The study classified anyone who had ever been married, separated, divorced, or widowed as "ever-married." Compared to that group, never-married men had cancer rates 68% higher. For women, the gap was even larger: never-married women had cancer rates 85% higher than their ever-married counterparts.
Researchers believe several factors are at work. "With how heterogeneous both cancer and individual behaviors can be, this is a nuanced question but to generalize broadly, being married is known to decrease exposure to many of the risk factors associated with various malignancies," said Dr. Ketan Thanki, a board-certified colorectal surgeon at the MemorialCare Todd Cancer Institute at Long Beach Medical Center, who was not involved in the study.
The psychological dimension may also matter. Deborah Vinall, a clinical psychologist and chief psychological officer with Recovered, pointed to loneliness as a key mechanism. "Loneliness is known to be fatal. This study makes that finding more concrete," she said. Vinall was not part of the research team but noted that the findings "demonstrate that marriage confers not only known social benefits but also downstream physiological benefits, highlighting the unity between mind and body."

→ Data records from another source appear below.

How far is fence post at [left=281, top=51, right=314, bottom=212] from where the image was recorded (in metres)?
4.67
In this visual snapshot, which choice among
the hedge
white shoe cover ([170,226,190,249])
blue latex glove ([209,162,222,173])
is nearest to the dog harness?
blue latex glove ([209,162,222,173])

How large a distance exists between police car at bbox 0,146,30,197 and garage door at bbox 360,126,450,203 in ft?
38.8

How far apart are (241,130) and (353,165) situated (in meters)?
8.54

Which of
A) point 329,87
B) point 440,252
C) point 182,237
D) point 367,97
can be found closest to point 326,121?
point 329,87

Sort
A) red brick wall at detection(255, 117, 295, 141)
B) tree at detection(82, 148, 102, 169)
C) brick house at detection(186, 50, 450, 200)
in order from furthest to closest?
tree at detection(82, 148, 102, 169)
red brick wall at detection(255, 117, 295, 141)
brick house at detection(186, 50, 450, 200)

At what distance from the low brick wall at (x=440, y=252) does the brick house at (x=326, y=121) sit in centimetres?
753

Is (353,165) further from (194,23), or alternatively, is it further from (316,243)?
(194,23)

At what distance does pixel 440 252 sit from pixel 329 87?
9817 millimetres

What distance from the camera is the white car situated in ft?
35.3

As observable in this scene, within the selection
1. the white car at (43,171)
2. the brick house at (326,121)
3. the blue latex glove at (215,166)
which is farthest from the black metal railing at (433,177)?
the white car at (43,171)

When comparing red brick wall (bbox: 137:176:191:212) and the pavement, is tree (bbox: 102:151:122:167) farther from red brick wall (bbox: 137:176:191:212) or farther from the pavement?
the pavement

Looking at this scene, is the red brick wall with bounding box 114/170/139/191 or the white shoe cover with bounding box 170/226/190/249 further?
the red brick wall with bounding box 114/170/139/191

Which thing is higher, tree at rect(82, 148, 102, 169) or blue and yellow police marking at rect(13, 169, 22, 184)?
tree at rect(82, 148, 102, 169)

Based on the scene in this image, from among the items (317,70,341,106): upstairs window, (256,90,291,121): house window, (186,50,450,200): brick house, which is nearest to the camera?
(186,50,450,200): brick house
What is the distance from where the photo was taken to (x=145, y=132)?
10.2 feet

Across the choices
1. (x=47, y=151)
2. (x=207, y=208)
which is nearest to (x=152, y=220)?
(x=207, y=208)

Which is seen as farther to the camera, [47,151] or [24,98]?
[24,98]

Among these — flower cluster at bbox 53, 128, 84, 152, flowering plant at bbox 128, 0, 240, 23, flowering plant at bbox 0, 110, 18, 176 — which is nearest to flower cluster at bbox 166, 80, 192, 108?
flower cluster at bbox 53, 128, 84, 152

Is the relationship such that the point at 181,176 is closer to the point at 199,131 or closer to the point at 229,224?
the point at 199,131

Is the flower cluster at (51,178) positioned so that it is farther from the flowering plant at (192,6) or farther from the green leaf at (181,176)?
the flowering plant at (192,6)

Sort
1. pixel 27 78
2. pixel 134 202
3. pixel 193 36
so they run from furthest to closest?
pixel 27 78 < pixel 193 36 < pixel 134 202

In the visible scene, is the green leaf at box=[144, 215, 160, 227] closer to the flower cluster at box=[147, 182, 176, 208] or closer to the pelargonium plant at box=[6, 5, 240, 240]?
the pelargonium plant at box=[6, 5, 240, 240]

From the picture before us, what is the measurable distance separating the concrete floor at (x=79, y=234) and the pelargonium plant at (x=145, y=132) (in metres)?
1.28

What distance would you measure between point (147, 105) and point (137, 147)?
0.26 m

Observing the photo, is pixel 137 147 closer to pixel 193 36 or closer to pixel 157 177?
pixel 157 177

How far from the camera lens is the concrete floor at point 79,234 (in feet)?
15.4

Not everyone in the field accepts those conclusions without reservation. Joan DelFattore, a professor emerita of English and legal studies at the University of Delaware who has written about cancer and marital status for both academic journals and general audiences, argued that researchers often approach the subject with a built-in assumption. "People start from the assumption 'Marriage: good. No marriage: bad' and interpret things in ways that do not make sense in terms of actual data," she told CNN. DelFattore, who was not involved in the study, said this bias is embedded in medical training and research, and frequently leads to conclusions she describes as "over-simplified."
Her concern is not trivial. Marriage rates in the United States have been falling for years, meaning a growing share of the population would fall into the never-married category. If researchers interpret the data through a lens that treats marriage as inherently positive and singlehood as a deficit, that framing can shape both the questions asked and the conclusions drawn.
The study's authors acknowledged that the findings likely reflect multiple underlying causes rather than a single mechanism. Married people may be more likely to have consistent access to health care, social support, and partners who encourage them to seek medical attention when something is wrong. Reduced stress, healthier routines, and better financial stability are also commonly cited as factors associated with long-term partnerships.
What the study does not do is establish that marriage itself prevents cancer. The researchers noted that more work is needed to understand the pathways connecting marital status to cancer incidence and whether other forms of close social connection might produce similar benefits.